• _What to do_
Quote all of the data that follows exactly as written, skipping the images.

• _Source data_
#####
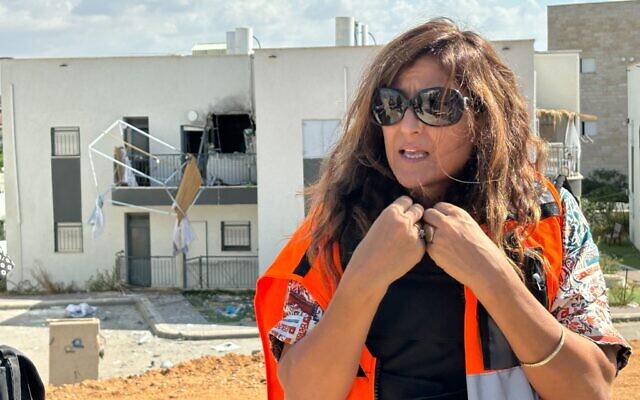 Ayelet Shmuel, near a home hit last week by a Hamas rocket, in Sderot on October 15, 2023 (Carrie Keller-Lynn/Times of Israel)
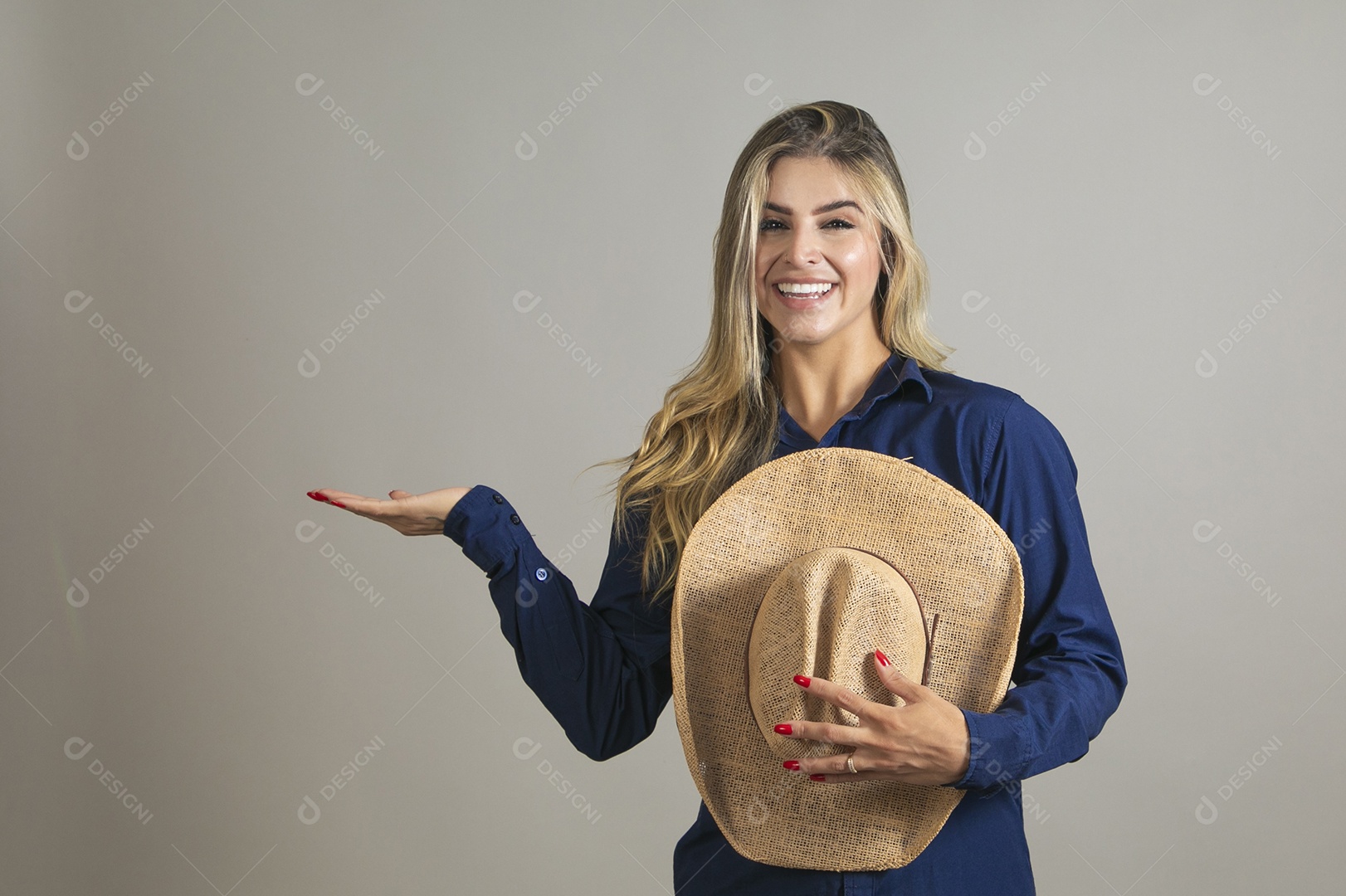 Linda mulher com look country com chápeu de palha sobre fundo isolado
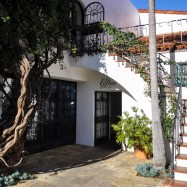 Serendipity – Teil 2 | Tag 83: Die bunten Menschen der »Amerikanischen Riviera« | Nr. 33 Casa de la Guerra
#####
• _Exercise solution_
 Ayelet Shmuel, near a home hit last week by a Hamas rocket, in Sderot on October 15, 2023 (Carrie Keller-Lynn/Times of Israel)
 Linda mulher com look country com chápeu de palha sobre fundo isolado
 Serendipity – Teil 2 | Tag 83: Die bunten Menschen der »Amerikanischen Riviera« | Nr. 33 Casa de la Guerra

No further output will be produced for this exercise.